Compared to other state regulators, the Alabama PSC operates with a very light touch. The annual rate adjustment docket includes many filings by Alabama Power which take effect automatically. Most of the actual orders issued by the Alabama PSC are its agreement to a proposed change in accounting methods or scope of costs included in the two accounting systems used to create customers’ rates.

Plant Gorgas is being shut down, but like a car loan, Alabama Power customers will keep paying for years.

In the case of the $329 million Plant Gorgas upgrade, in 2013 Alabama Power filed a budget for $312 million to be spent in 2014 and 2015 (p. 48). Actual expenditures were $329 million in 2014 (see p. 60) and $15 million in 2015 (see p. 62). This appears to be the entire documentation record for the Alabama PSC review of the Plant Gorgas upgrade. So now, Alabama Power’s customers will be paying off hundreds of millions of dollars in now-worthless costs, all to prop up an aging coal plant for a few years.

Plant Gorgas will close, but it will leave Alabama Power customers with a roughly $60 million annual bill for the next 15-20 years. (Alabama Power does not make such details public, these are calculated estimates based on public information.) Based on reports filed with its regulators, since 2010 Alabama Power has invested over $425 million in Plant Gorgas. According to documents filed in the annual rate adjustment docket, the spending continued through 2018, when over $11 million was invested.

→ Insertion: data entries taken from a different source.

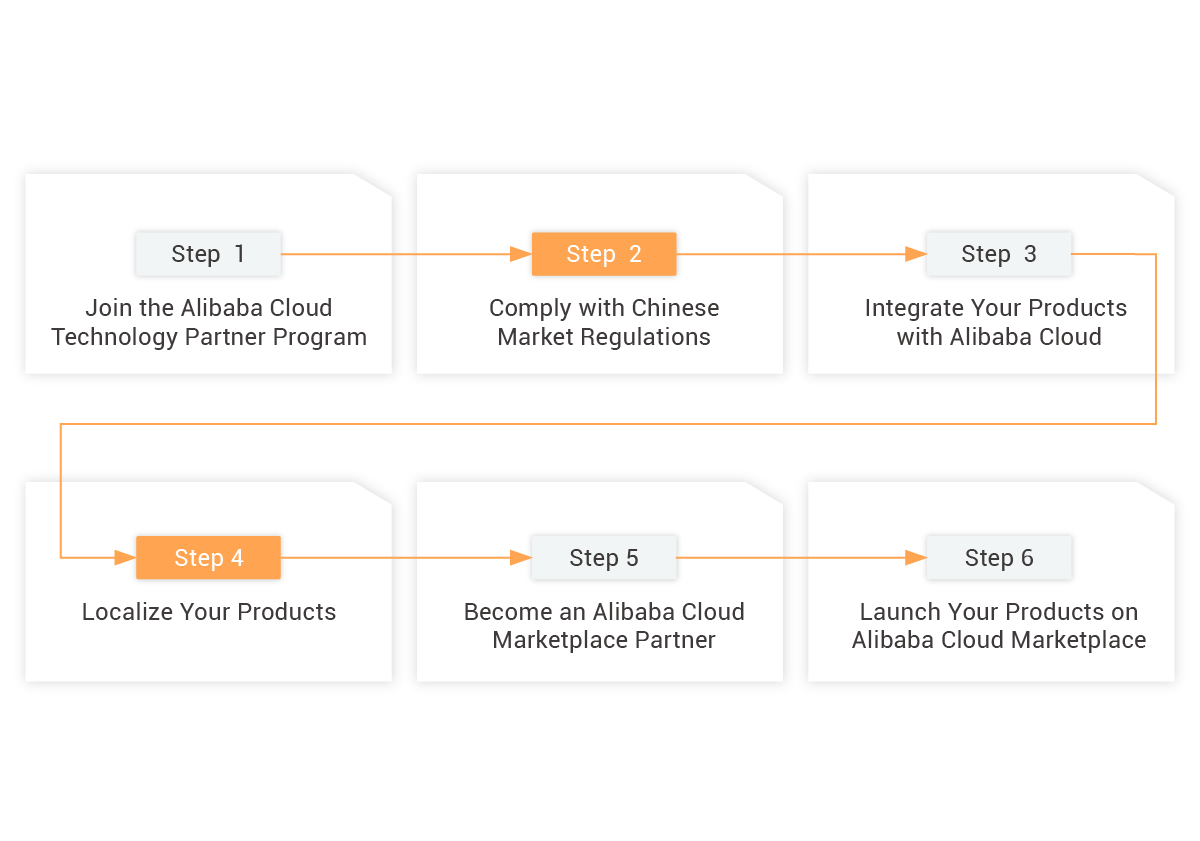 Step 1

Join the Alibaba Cloud Technology Partner Program

Step 2

Comply with Chinese Market Regulations

Step 3

Integrate Your Products with Alibaba Cloud

Step 4

Localize Your Products

Step 5

Become an Alibaba Cloud Marketplace Partner

Step 6

Launch Your Products on Alibaba Cloud Marketplace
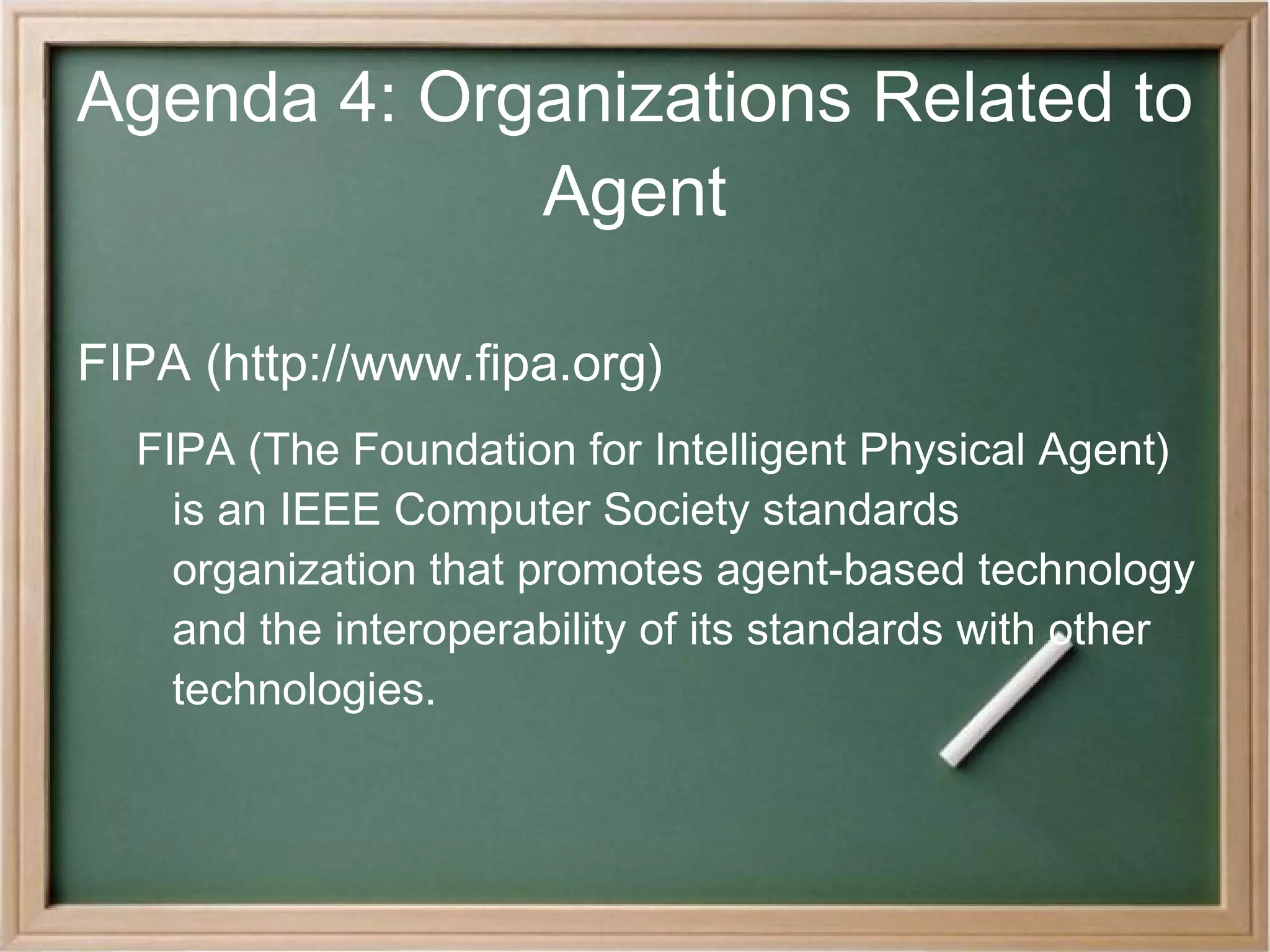 Agenda 4: Organizations Related to Agent

FIPA (http://www.fipa.org)

FIPA (The Foundation for Intelligent Physical Agent) is an IEEE Computer Society standards organization that promotes agent-based technology and the interoperability of its standards with other technologies.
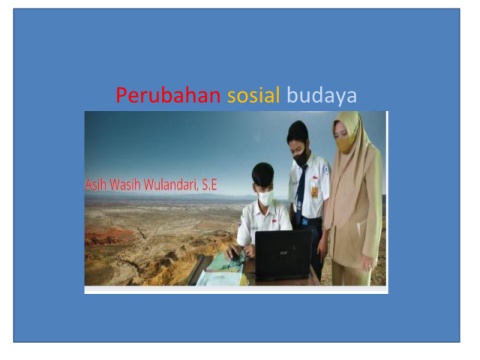 Perubahan sosial budaya

Asih Wasih Wulandari, S.E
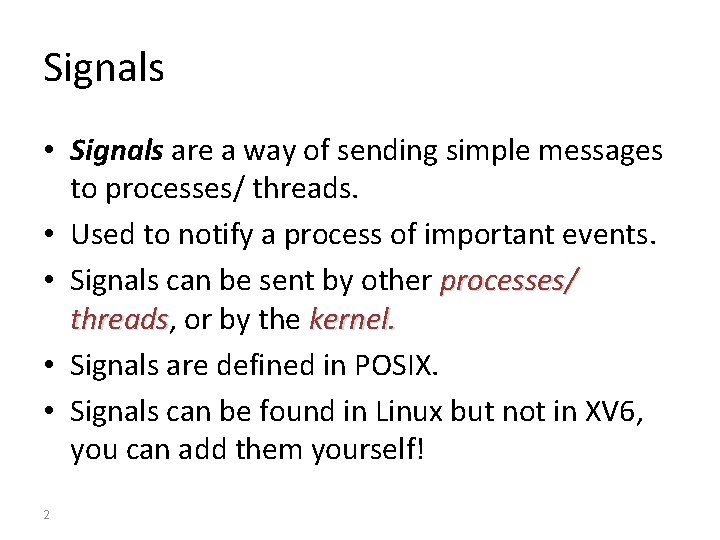 Signals

• Signals are a way of sending simple messages to processes/ threads.

• Used to notify a process of important events.

• Signals can be sent by other processes/ threads, or by the kernel.

• Signals are defined in POSIX.

• Signals can be found in Linux but not in XV6, you can add them yourself!

2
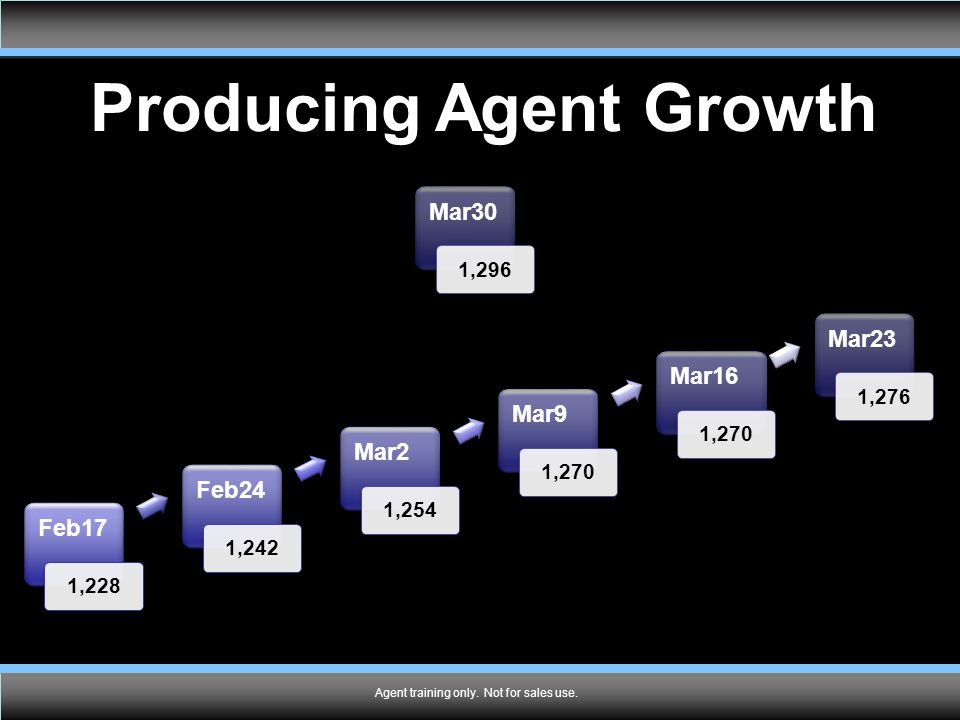 Producing Agent Growth

Mar30
1,296

Feb17
1,228

Feb24
1,242

Mar2
1,254

Mar9
1,270

Mar16
1,270

Mar23
1,276

Agent training only. Not for sales use.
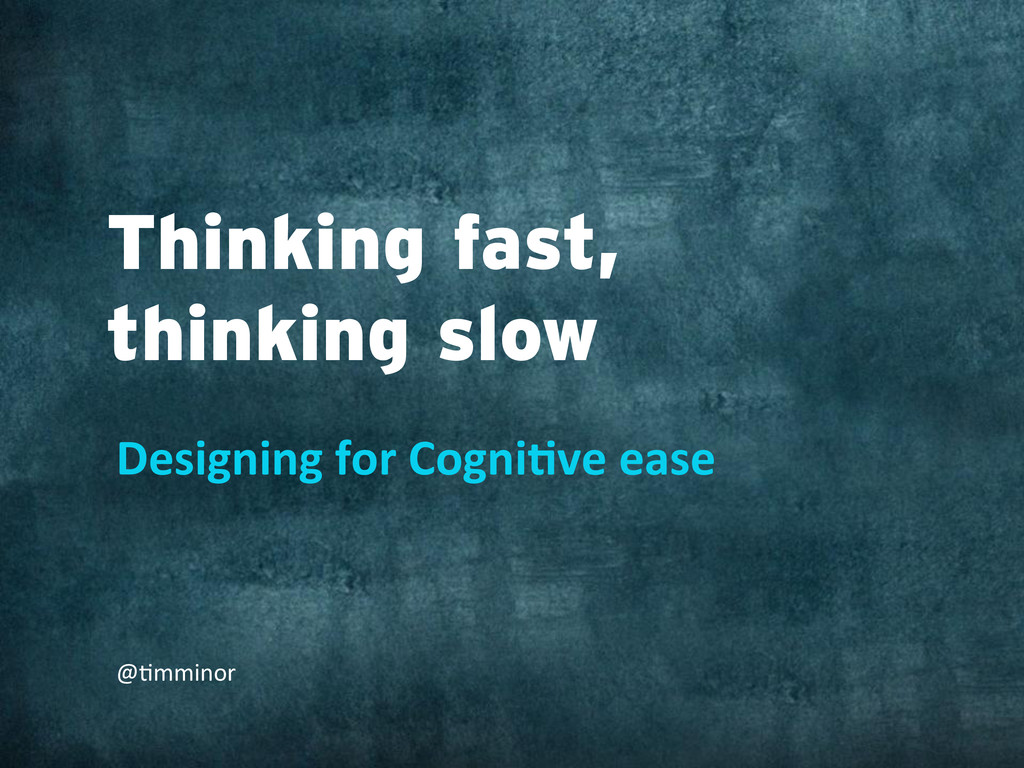 Thinking fast,
thinking slow

Designing for Cognitive ease

@timminor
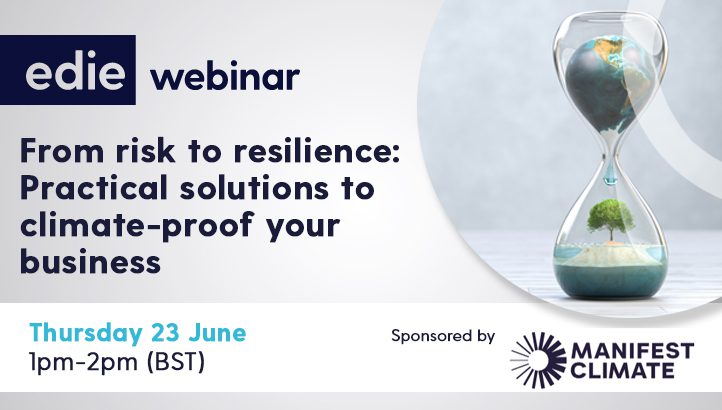 edie webinar

From risk to resilience: Practical solutions to climate-proof your business

Thursday 23 June
1pm-2pm (BST)

Sponsored by

MANIFEST CLIMATE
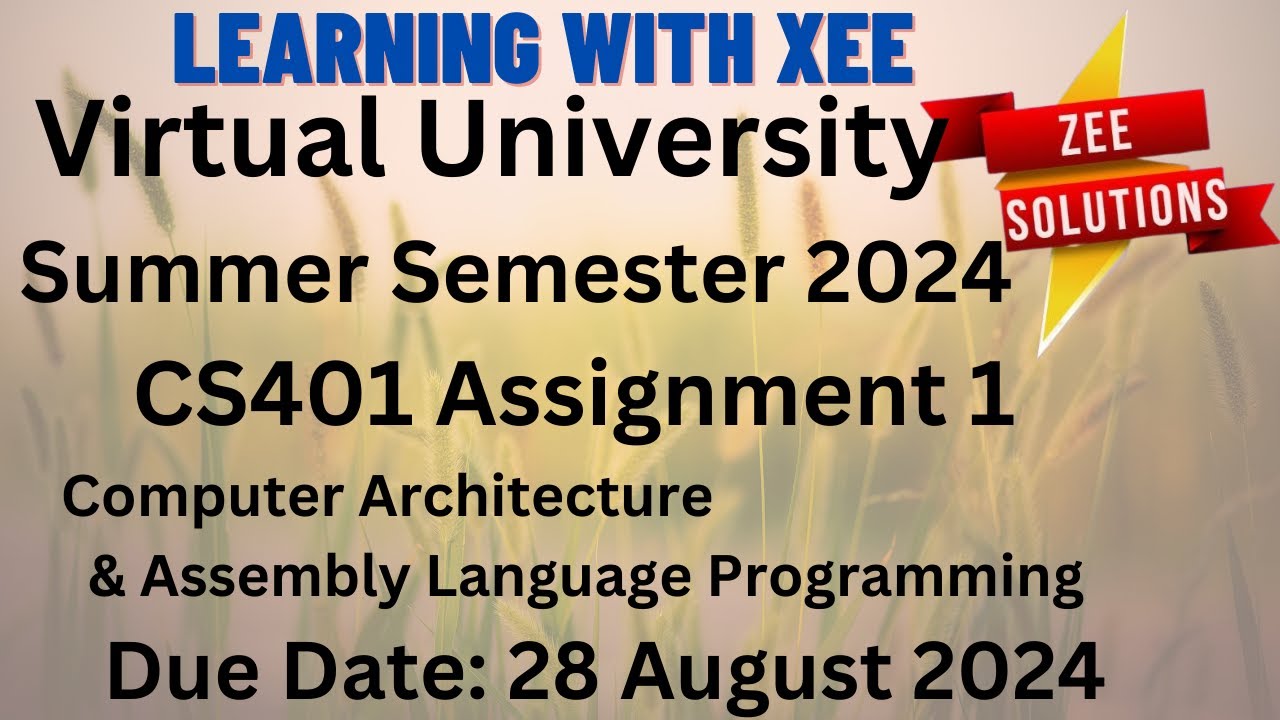 LEARNING WITH XEE
Virtual University
ZEE SOLUTIONS
Summer Semester 2024
CS401 Assignment 1
Computer Architecture & Assembly Language Programming
Due Date: 28 August 2024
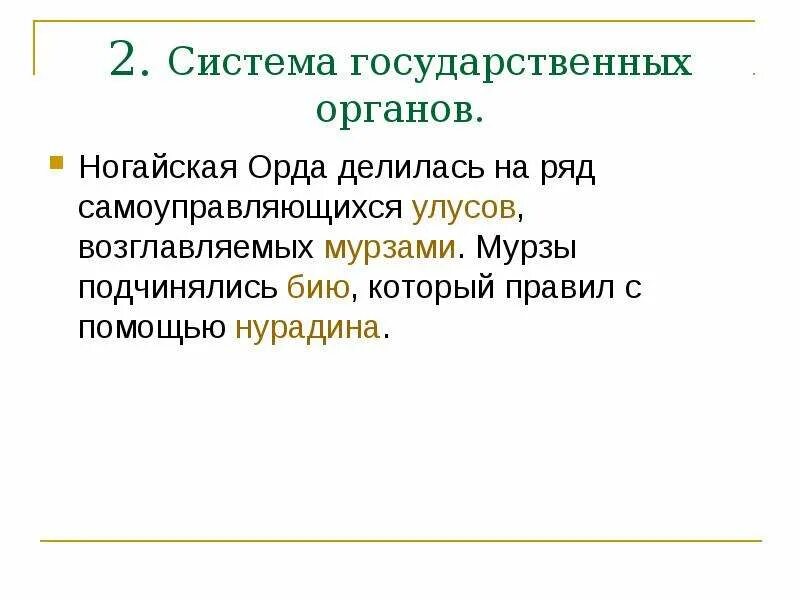 2. Система государственных органов.

Ногайская Орда делилась на ряд самоуправляющихся улусов, возглавляемых мурзами. Мурзы подчинялись бию, который правил с помощью нурадина.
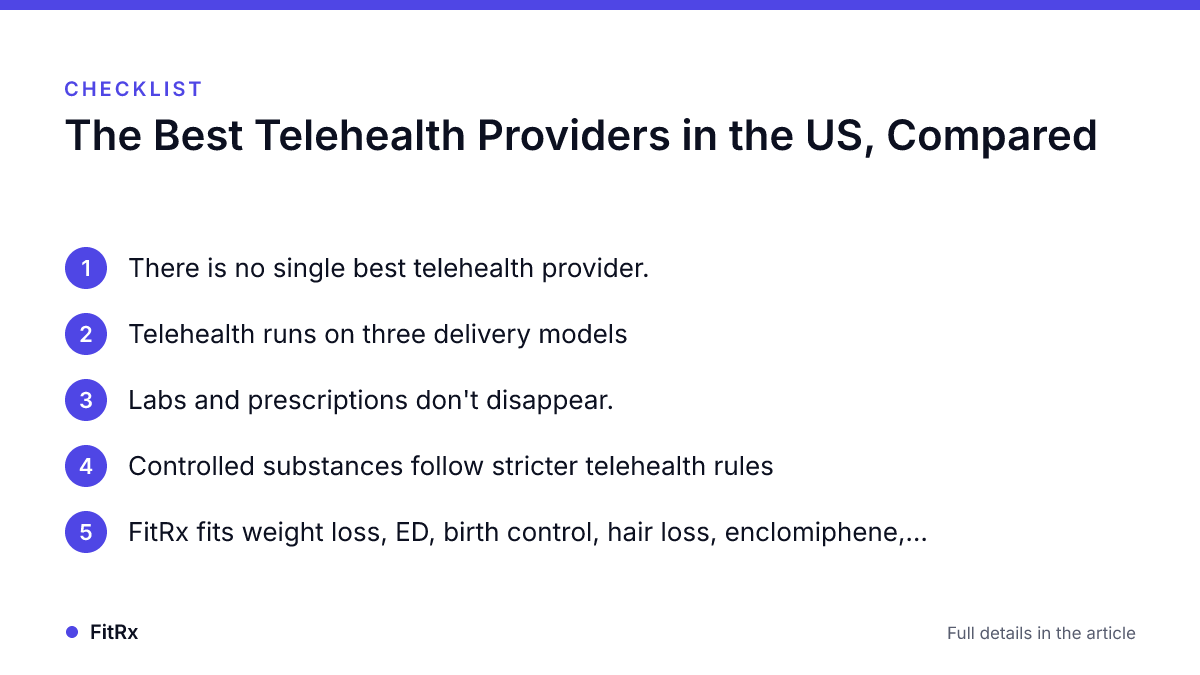 CHECKLIST

The Best Telehealth Providers in the US, Compared

1 There is no single best telehealth provider.

2 Telehealth runs on three delivery models

3 Labs and prescriptions don't disappear.

4 Controlled substances follow stricter telehealth rules

5 FitRx fits weight loss, ED, birth control, hair loss, enclomiphene,...

FitRx

Full details in the article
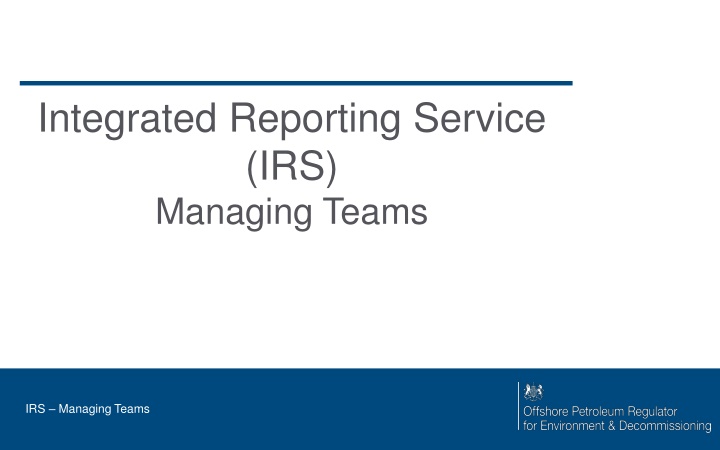 Integrated Reporting Service
(IRS)
Managing Teams

IRS – Managing Teams

Offshore Petroleum Regulator
for Environment & Decommissioning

Alabama Power will not lose a penny, because its regulators will probably order that, “The regulatory asset is to be amortized over the remaining useful lives of the plant or equipment, as established prior to the decision for retirement.” That’s regulator speak for, “The car got totaled. You still pay the loan.”

Alabama Power has invested in Plant Gorgas every year, but the total capital invested – the amount “owed” to Alabama Power by its customers – spiked in 2015. This drove costs to Alabama Power customers up by over $60 million per year.

Georgia Public Service Commission Shows a Better Way

Excerpt from Georgia Public Service Commission 2016 final order. Click image to download entire order.

Just next door, Georgia’s utility regulators took advance action in 2016 to avoid wasteful spending on Plant Hammond and Plant McIntosh, two coal plants that Georgia Power is now retiring. Retirement of Plant Hammond and McIntosh is long overdue, but at least Georgia Power didn’t spend the last three years of those plants’ operating lives investing in them.

Nearly half of the Southeast’s coal plants have been retired over the past decade. Most of the rest are nearing the end of their useful lives, and are expensive to maintain and operate. It is time to stop the wasteful spending and plan for the orderly closure of the Southeast’s coal plants, and their replacement with clean energy resources.